Following my statement, there was a long pause in the once tension-filled room. More silence followed. We were consumed in thought. Up until this point of the conversation, I had been praying silently in my heart, “God, give me the words to say, give me the words to say.” Later, I found out DJ had been doing the same.
Finally, he began, “What can I do to make sure you feel heard?” A glimmer of hope appeared. And yet, part of me still felt I wasn’t being listened to. After all, he didn’t fully address what I had just said. However, I saw his sincerity in the question he asked, and most importantly, I saw his heart. Knowing that in his actions, there existed no malicious intent or ill will toward me, I decided to look past the unintentional hurt he caused and extend grace. Recalling the times he had shown me grace in the past, looking beyond what I had done to hurt him, allowed me to do the same in that moment. I decided to accept the olive branch. DJ first offered some concrete suggestions of things he could try in our future conversations. Once we agreed, I offered some suggestions on things I could do differently moving forward as well. We’ve both come to realize that taking time to plan out “next steps”, and not simply saying “I’ll do better,” tends to yield better results.
So, what happened next? We lived happily ever after of course. Just kidding!
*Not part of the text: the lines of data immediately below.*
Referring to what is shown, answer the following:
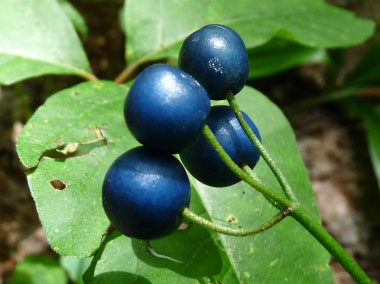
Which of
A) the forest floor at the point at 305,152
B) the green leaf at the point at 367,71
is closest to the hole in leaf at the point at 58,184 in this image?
the forest floor at the point at 305,152

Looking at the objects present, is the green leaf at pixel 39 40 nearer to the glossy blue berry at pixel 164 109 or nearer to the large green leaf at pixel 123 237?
the large green leaf at pixel 123 237

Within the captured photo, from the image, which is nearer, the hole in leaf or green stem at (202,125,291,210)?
green stem at (202,125,291,210)

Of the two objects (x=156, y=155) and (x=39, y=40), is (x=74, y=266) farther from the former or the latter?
(x=156, y=155)

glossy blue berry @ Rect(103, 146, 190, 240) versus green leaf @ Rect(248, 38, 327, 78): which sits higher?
glossy blue berry @ Rect(103, 146, 190, 240)

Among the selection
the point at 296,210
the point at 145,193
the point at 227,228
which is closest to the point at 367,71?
the point at 296,210

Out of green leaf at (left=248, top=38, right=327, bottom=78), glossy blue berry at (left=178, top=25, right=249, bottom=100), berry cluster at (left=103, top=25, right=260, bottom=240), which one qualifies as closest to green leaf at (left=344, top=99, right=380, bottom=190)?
green leaf at (left=248, top=38, right=327, bottom=78)

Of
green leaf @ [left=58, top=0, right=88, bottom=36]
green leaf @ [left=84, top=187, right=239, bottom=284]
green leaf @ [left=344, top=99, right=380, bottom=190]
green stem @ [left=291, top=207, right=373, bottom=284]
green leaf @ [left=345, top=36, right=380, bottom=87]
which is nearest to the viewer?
green stem @ [left=291, top=207, right=373, bottom=284]

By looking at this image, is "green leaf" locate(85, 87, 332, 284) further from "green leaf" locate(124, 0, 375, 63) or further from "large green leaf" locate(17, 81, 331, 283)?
"green leaf" locate(124, 0, 375, 63)
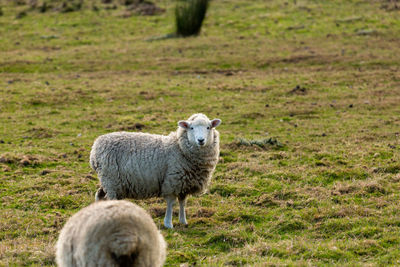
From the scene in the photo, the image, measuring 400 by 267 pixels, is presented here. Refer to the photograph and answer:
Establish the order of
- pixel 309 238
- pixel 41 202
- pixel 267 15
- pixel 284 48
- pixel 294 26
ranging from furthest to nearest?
1. pixel 267 15
2. pixel 294 26
3. pixel 284 48
4. pixel 41 202
5. pixel 309 238

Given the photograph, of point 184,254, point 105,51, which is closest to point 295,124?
point 184,254

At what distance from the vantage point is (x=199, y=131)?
26.7 ft

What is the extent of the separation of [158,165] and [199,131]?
33.6 inches

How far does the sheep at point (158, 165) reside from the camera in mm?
8062

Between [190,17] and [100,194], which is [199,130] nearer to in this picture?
[100,194]

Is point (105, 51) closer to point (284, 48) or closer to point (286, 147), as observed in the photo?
point (284, 48)

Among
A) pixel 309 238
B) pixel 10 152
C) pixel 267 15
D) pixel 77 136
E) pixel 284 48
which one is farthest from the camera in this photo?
pixel 267 15

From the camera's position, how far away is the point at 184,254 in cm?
648

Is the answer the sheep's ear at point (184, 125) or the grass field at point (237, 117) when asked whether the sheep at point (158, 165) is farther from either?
the grass field at point (237, 117)

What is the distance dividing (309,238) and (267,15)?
23.5 meters

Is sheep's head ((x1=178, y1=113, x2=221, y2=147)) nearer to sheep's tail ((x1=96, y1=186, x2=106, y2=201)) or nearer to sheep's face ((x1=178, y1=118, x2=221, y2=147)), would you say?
sheep's face ((x1=178, y1=118, x2=221, y2=147))

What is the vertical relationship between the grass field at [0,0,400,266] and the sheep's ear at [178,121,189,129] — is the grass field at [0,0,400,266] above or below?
below

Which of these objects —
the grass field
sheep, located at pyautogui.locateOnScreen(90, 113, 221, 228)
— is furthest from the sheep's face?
the grass field

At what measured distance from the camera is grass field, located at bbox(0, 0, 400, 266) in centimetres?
724
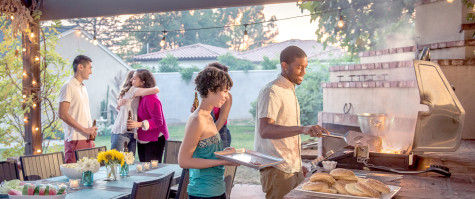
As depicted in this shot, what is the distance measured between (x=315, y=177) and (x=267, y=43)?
2112 centimetres

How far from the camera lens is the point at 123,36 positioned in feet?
74.8

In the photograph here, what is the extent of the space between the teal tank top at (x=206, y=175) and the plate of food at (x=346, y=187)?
58 centimetres

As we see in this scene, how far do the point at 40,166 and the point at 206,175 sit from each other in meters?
2.19

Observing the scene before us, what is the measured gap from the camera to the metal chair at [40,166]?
12.9 feet

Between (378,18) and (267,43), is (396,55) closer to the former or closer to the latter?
(378,18)

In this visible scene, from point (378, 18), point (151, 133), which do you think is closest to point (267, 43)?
point (378, 18)

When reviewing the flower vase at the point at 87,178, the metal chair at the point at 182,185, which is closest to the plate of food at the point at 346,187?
the metal chair at the point at 182,185

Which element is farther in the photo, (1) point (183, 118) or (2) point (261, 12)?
(2) point (261, 12)

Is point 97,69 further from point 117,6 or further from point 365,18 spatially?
point 117,6

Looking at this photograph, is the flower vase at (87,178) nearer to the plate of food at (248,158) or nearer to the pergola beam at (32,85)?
the plate of food at (248,158)

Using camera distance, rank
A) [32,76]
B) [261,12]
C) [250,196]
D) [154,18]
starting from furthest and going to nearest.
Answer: [261,12] < [154,18] < [250,196] < [32,76]

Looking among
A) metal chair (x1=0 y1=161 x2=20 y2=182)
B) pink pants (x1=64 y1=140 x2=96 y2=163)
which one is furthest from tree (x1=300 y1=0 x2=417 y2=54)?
metal chair (x1=0 y1=161 x2=20 y2=182)

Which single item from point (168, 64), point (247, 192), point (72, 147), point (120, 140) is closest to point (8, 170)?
point (72, 147)

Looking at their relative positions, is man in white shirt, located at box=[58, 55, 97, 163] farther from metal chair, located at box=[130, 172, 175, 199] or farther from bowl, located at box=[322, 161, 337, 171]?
bowl, located at box=[322, 161, 337, 171]
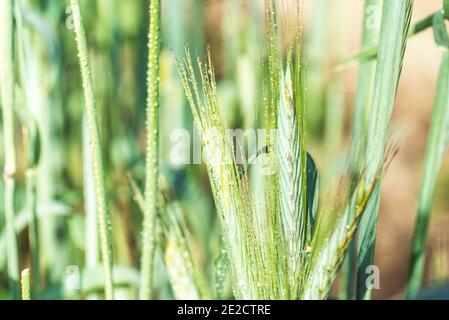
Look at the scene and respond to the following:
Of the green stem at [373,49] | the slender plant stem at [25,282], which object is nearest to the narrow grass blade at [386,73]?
the green stem at [373,49]

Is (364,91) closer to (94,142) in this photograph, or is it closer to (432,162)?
(432,162)

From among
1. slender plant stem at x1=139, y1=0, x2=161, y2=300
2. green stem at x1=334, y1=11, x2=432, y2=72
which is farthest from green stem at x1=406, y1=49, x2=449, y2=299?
slender plant stem at x1=139, y1=0, x2=161, y2=300

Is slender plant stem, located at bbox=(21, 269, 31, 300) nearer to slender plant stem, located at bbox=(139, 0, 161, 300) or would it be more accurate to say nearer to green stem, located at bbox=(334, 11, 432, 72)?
slender plant stem, located at bbox=(139, 0, 161, 300)

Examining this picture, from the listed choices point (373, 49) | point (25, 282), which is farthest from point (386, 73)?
Answer: point (25, 282)

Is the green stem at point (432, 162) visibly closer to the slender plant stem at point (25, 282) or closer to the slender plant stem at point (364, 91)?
the slender plant stem at point (364, 91)

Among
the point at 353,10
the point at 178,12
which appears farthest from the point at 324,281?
the point at 353,10

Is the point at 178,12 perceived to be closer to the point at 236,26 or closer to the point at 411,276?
the point at 236,26
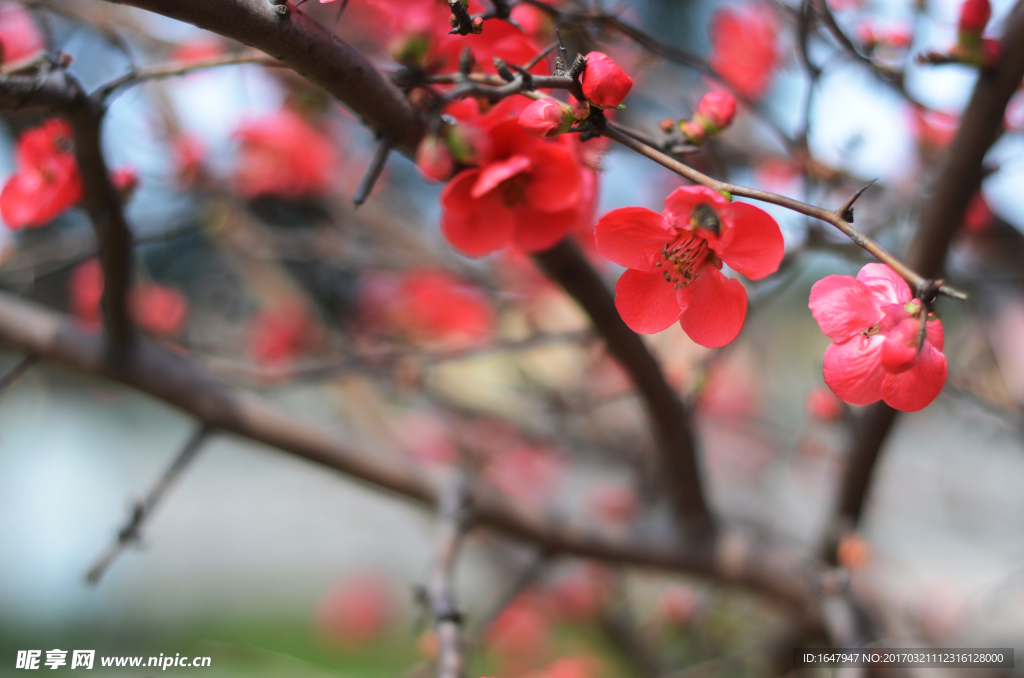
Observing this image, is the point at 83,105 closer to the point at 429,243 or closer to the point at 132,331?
the point at 132,331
That’s not usually how these things go. After our conversation, it did feel like a huge weight was lifted, and life was breathed back into the room. And over the course of the next day or two, although not perfect, things got increasingly better. And now we have tools in hand to use the next time things come up.
Lately, I’ve found myself reflecting on what it really takes to make a relationship work. DJ and I often talk about how blessed we are to truly be in love and find joy in each other daily. However, that doesn’t mean we don’t experience the ups and downs of the roller coaster called “life.” Something I’ve learned is that persistence is essential. The kind of persistence that goes beyond what you thought possible to give.
DJ once told me of what his track and field training was like in high school. He would run sprints to the point of complete and absolute exhaustion. After practice, most days he would just lay on the ground because he had given absolutely all he had. There were even times when he threw up and passed out because he pushed himself so much. That’s the kind of persistence I’m referring to–the kind that hurts.
When you are at the point of giving up on the other person or situation, pray for strength. Then, keep trying. When you have kept trying and changed so much, and the other person still doesn’t reciprocate, keep trying. When you know you did everything “right” and the other person acted selfishly (or so you thought), keep trying. Always extend grace. Always think of the other as better than yourself, and you might just find it to actually be true.
Most importantly, keeping God in the center will allow you to do all that and more!